Robinhood was the first sign that gamification was the wave of the future. And according to McGill Business Review, these newbie investors were sending the stock market for a wild ride…and not in a good way.
“With a notoriously bullish and amateur client base, the buyers profit from these risky and ignorant bets. While the practice is not illegal, there are stringent policies in place to protect the consumers’ interests, specifically with non-direct order flow,” they write.
“But concerns about Robinhood’s opaque revenue model pale in comparison to effects of the erratic behavior of its self-proclaimed day traders. With half of its users composed of first-time investors, the Robinhood cohort is characterized by bullish attitudes and risky investments that fuel bizarre market trends.”
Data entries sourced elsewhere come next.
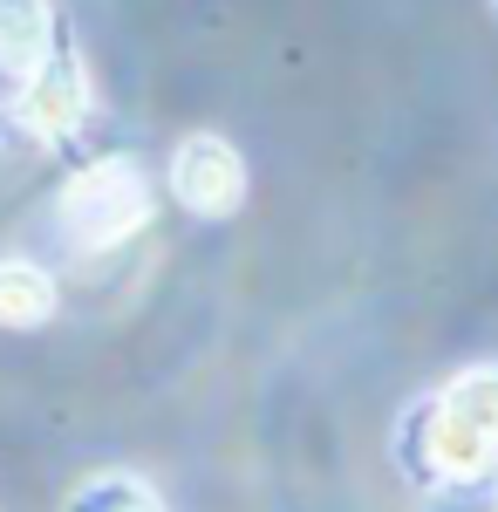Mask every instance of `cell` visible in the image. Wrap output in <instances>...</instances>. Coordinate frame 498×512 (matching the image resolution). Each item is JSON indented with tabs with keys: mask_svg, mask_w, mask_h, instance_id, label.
Here are the masks:
<instances>
[{
	"mask_svg": "<svg viewBox=\"0 0 498 512\" xmlns=\"http://www.w3.org/2000/svg\"><path fill=\"white\" fill-rule=\"evenodd\" d=\"M423 465L451 485H471L498 465V362L464 369L423 417Z\"/></svg>",
	"mask_w": 498,
	"mask_h": 512,
	"instance_id": "1",
	"label": "cell"
},
{
	"mask_svg": "<svg viewBox=\"0 0 498 512\" xmlns=\"http://www.w3.org/2000/svg\"><path fill=\"white\" fill-rule=\"evenodd\" d=\"M55 219H62L76 253H110V246H123V239H137L151 226V178L130 158H96L62 185Z\"/></svg>",
	"mask_w": 498,
	"mask_h": 512,
	"instance_id": "2",
	"label": "cell"
},
{
	"mask_svg": "<svg viewBox=\"0 0 498 512\" xmlns=\"http://www.w3.org/2000/svg\"><path fill=\"white\" fill-rule=\"evenodd\" d=\"M171 198L185 212H198V219H232L246 205V158L219 130H192L171 151Z\"/></svg>",
	"mask_w": 498,
	"mask_h": 512,
	"instance_id": "3",
	"label": "cell"
},
{
	"mask_svg": "<svg viewBox=\"0 0 498 512\" xmlns=\"http://www.w3.org/2000/svg\"><path fill=\"white\" fill-rule=\"evenodd\" d=\"M14 117H21V130H28L35 144H62V137H76L82 117H89V69H82L76 48L55 41V55H48L41 69L21 76Z\"/></svg>",
	"mask_w": 498,
	"mask_h": 512,
	"instance_id": "4",
	"label": "cell"
},
{
	"mask_svg": "<svg viewBox=\"0 0 498 512\" xmlns=\"http://www.w3.org/2000/svg\"><path fill=\"white\" fill-rule=\"evenodd\" d=\"M55 0H0V69L21 82L55 55Z\"/></svg>",
	"mask_w": 498,
	"mask_h": 512,
	"instance_id": "5",
	"label": "cell"
},
{
	"mask_svg": "<svg viewBox=\"0 0 498 512\" xmlns=\"http://www.w3.org/2000/svg\"><path fill=\"white\" fill-rule=\"evenodd\" d=\"M55 308H62V294L48 267L0 260V328H41V321H55Z\"/></svg>",
	"mask_w": 498,
	"mask_h": 512,
	"instance_id": "6",
	"label": "cell"
},
{
	"mask_svg": "<svg viewBox=\"0 0 498 512\" xmlns=\"http://www.w3.org/2000/svg\"><path fill=\"white\" fill-rule=\"evenodd\" d=\"M62 512H164V499L137 472H89L82 485H69Z\"/></svg>",
	"mask_w": 498,
	"mask_h": 512,
	"instance_id": "7",
	"label": "cell"
},
{
	"mask_svg": "<svg viewBox=\"0 0 498 512\" xmlns=\"http://www.w3.org/2000/svg\"><path fill=\"white\" fill-rule=\"evenodd\" d=\"M492 506H498V499H492Z\"/></svg>",
	"mask_w": 498,
	"mask_h": 512,
	"instance_id": "8",
	"label": "cell"
}]
</instances>
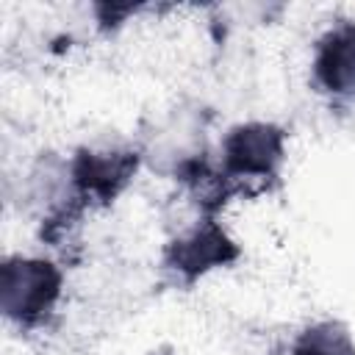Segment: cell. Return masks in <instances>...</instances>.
<instances>
[{
  "instance_id": "obj_1",
  "label": "cell",
  "mask_w": 355,
  "mask_h": 355,
  "mask_svg": "<svg viewBox=\"0 0 355 355\" xmlns=\"http://www.w3.org/2000/svg\"><path fill=\"white\" fill-rule=\"evenodd\" d=\"M58 272L44 261H8L3 266V308L8 316L33 319L53 305Z\"/></svg>"
},
{
  "instance_id": "obj_2",
  "label": "cell",
  "mask_w": 355,
  "mask_h": 355,
  "mask_svg": "<svg viewBox=\"0 0 355 355\" xmlns=\"http://www.w3.org/2000/svg\"><path fill=\"white\" fill-rule=\"evenodd\" d=\"M225 153H227V164L233 172L239 175H263V172H272V166L277 164L280 158V133L266 128V125H247V128H239L227 144H225Z\"/></svg>"
},
{
  "instance_id": "obj_3",
  "label": "cell",
  "mask_w": 355,
  "mask_h": 355,
  "mask_svg": "<svg viewBox=\"0 0 355 355\" xmlns=\"http://www.w3.org/2000/svg\"><path fill=\"white\" fill-rule=\"evenodd\" d=\"M316 75L324 89L338 94H355V28L333 31L316 55Z\"/></svg>"
},
{
  "instance_id": "obj_4",
  "label": "cell",
  "mask_w": 355,
  "mask_h": 355,
  "mask_svg": "<svg viewBox=\"0 0 355 355\" xmlns=\"http://www.w3.org/2000/svg\"><path fill=\"white\" fill-rule=\"evenodd\" d=\"M297 355H352V347L344 333H338L327 324L313 333L308 330V336L297 347Z\"/></svg>"
}]
</instances>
And that’s what makes stock market gamification so scary, in the long run. The adrenaline rush of watching young adults — TikTok’s target audience — play with the stock market using house down payments is an interesting experiment in the short-term, but could have devastating long-term effects.
Unsurprisingly, Financial Times reports that stock market gamification can leave investors out in the cold, in the long run.
“Chief among them is the so-called rollover risk, when the ETF has to sell expiring oil contracts and buy the next month’s,” they write. “This is a recipe for disaster when it comes to commodity-linked ETFs such as USO, which behave differently to stock market ETFs.”
So while it may be fun to watch stock market gamification on social media — it’s certainly good for a laugh — it’s not a wise idea in the long run.